▶ [WHAT THIS TASK INVOLVES]:
Look below for the line containing "How much separation". Output it and each remaining line of the entries exactly, and nothing else.

— START PROVIDED ENTRIES —

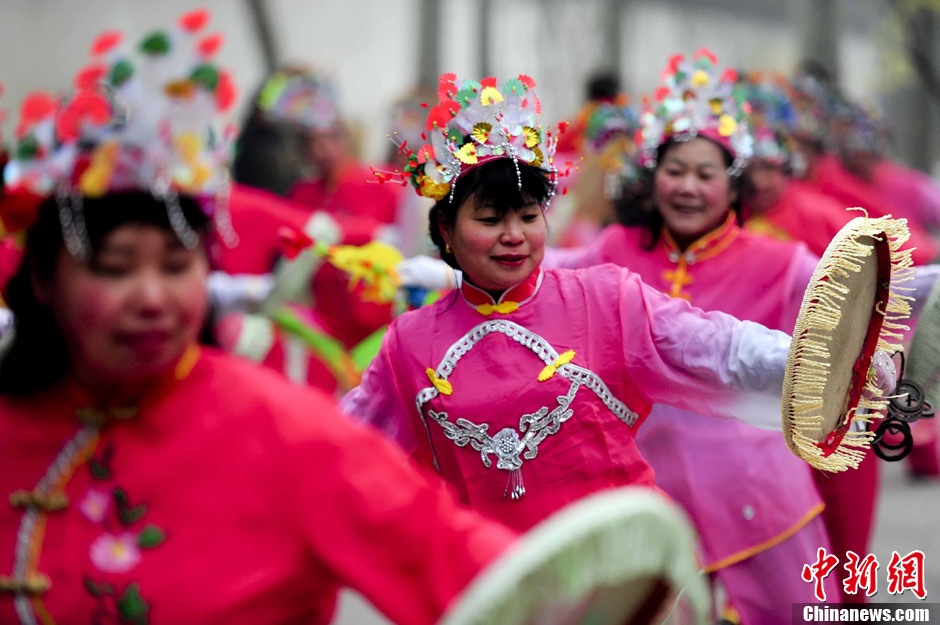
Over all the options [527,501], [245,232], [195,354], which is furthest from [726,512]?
[245,232]

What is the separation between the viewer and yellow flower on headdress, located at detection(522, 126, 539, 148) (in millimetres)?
3820

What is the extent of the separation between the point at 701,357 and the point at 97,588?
166 centimetres

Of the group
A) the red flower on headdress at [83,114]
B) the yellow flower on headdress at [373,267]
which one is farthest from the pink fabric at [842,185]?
the red flower on headdress at [83,114]

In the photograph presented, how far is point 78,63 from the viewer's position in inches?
552

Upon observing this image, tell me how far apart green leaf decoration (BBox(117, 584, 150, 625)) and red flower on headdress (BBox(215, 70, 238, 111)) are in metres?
0.78

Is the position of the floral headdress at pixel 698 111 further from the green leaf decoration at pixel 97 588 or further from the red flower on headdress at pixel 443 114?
the green leaf decoration at pixel 97 588

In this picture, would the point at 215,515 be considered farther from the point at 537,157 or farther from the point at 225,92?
the point at 537,157

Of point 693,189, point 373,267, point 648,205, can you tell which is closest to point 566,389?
point 373,267

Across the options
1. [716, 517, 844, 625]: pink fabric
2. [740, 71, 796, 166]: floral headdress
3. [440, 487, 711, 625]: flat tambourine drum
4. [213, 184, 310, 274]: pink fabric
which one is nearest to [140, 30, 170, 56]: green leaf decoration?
→ [440, 487, 711, 625]: flat tambourine drum

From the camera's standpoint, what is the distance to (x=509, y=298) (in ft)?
12.2

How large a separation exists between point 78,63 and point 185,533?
41.2 feet

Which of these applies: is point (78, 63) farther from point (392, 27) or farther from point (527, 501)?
point (527, 501)

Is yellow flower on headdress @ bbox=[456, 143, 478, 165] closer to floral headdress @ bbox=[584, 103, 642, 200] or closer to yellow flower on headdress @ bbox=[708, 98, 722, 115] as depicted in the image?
yellow flower on headdress @ bbox=[708, 98, 722, 115]

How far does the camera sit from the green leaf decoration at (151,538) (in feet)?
7.45
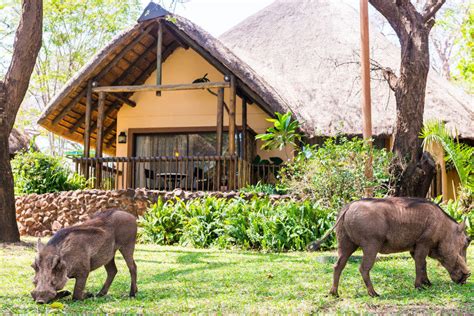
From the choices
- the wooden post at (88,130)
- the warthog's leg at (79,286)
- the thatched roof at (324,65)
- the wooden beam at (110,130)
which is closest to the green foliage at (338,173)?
the thatched roof at (324,65)

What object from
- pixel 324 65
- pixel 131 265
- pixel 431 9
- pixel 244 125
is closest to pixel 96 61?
pixel 244 125

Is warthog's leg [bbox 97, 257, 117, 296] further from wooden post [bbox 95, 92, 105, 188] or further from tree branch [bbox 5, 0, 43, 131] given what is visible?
wooden post [bbox 95, 92, 105, 188]

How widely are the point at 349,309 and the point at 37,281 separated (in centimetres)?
228

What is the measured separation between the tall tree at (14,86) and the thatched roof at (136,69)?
2956mm

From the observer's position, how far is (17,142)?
1912 centimetres

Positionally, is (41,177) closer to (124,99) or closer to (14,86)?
(124,99)

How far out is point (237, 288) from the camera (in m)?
5.29

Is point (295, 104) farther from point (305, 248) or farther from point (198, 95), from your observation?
point (305, 248)

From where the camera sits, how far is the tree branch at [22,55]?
9.14 meters

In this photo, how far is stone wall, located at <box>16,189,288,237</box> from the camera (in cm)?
1151

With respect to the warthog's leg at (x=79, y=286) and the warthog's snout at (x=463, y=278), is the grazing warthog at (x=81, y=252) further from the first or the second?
the warthog's snout at (x=463, y=278)

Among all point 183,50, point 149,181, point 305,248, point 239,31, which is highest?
point 239,31

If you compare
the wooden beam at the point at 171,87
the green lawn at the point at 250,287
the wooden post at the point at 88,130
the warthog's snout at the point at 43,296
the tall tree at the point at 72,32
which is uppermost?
the tall tree at the point at 72,32

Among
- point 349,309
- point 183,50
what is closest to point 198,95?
point 183,50
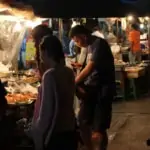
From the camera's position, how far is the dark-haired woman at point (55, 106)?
13.0ft

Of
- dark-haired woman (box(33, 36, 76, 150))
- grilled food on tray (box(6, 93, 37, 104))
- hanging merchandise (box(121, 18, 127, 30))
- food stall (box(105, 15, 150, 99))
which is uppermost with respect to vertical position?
hanging merchandise (box(121, 18, 127, 30))

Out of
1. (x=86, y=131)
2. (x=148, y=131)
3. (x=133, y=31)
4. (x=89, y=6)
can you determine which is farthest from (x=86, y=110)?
(x=133, y=31)

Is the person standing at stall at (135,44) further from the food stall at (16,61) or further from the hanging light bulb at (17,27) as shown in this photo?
the hanging light bulb at (17,27)

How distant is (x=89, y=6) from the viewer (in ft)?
40.5

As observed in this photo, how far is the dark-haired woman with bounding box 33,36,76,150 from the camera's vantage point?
395 centimetres

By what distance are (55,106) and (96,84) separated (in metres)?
2.45

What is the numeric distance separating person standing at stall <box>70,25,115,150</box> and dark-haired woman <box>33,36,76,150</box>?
2045 mm

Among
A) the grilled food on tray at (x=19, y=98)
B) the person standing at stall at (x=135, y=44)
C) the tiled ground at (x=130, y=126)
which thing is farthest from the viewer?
the person standing at stall at (x=135, y=44)

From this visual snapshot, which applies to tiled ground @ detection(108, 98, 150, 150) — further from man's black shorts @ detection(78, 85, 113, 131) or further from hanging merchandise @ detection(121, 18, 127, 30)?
hanging merchandise @ detection(121, 18, 127, 30)

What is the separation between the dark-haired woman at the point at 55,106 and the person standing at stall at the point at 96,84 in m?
2.05

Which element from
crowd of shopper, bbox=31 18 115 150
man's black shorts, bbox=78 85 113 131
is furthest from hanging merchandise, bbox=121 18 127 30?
man's black shorts, bbox=78 85 113 131

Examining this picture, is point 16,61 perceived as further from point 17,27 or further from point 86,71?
point 86,71

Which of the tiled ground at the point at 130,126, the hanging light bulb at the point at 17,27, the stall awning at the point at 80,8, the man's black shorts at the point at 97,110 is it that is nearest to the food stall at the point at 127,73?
the tiled ground at the point at 130,126

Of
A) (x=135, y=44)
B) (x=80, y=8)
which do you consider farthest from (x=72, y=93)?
(x=135, y=44)
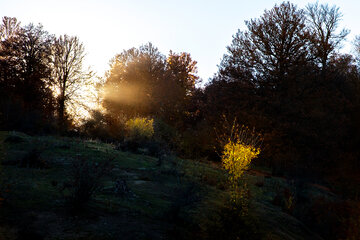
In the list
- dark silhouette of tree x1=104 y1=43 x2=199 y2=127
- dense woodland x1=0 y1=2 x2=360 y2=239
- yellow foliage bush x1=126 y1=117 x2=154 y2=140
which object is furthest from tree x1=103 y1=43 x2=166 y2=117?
yellow foliage bush x1=126 y1=117 x2=154 y2=140

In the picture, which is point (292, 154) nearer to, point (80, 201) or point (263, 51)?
point (263, 51)

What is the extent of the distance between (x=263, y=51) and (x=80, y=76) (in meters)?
14.7

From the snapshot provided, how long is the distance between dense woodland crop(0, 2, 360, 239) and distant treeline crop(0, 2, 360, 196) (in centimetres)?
6

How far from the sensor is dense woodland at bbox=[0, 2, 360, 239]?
1616 centimetres

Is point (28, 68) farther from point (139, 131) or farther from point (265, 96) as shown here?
point (265, 96)

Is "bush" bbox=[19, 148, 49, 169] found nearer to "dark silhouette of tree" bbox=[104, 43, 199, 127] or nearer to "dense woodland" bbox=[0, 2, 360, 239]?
"dense woodland" bbox=[0, 2, 360, 239]

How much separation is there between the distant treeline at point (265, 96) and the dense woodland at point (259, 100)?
0.06 metres


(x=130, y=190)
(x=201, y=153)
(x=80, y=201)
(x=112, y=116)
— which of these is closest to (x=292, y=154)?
(x=201, y=153)

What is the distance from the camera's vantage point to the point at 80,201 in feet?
14.1

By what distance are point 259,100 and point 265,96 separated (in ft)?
1.72

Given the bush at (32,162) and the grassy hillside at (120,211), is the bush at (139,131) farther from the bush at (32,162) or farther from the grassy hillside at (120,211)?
the bush at (32,162)

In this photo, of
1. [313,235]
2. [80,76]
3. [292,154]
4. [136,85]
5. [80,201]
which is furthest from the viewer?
[136,85]

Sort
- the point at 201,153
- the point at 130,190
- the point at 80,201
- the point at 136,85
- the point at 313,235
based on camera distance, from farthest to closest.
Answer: the point at 136,85 → the point at 201,153 → the point at 313,235 → the point at 130,190 → the point at 80,201

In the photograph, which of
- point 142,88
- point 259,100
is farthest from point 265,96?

— END PROVIDED ENTRIES —

▶ [FULL OUTPUT]:
How much separation is there between the distant treeline at point (265, 96) and the dense woodland at point (259, 100)?
0.06 metres


(x=130, y=190)
(x=201, y=153)
(x=80, y=201)
(x=112, y=116)
— which of these is closest to (x=292, y=154)?
(x=201, y=153)

What is the distance from the camera's vantage point to the point at 80,201 in feet?
14.1

By what distance are point 259,100 and point 265,96 separated (in ft)?
1.72

Given the bush at (32,162) and the grassy hillside at (120,211), is the bush at (139,131) farther from the bush at (32,162) or farther from the grassy hillside at (120,211)?
the bush at (32,162)

In this photo, of
1. [313,235]
2. [80,76]
3. [292,154]
4. [136,85]
5. [80,201]
which is furthest from the viewer?
[136,85]

Sort
- the point at 201,153
- the point at 130,190
- the point at 80,201
- the point at 136,85
- the point at 313,235
based on camera distance, from farthest to closest.
Answer: the point at 136,85 → the point at 201,153 → the point at 313,235 → the point at 130,190 → the point at 80,201

In the photograph, which of
- point 142,88
- point 259,100
is farthest from point 265,96?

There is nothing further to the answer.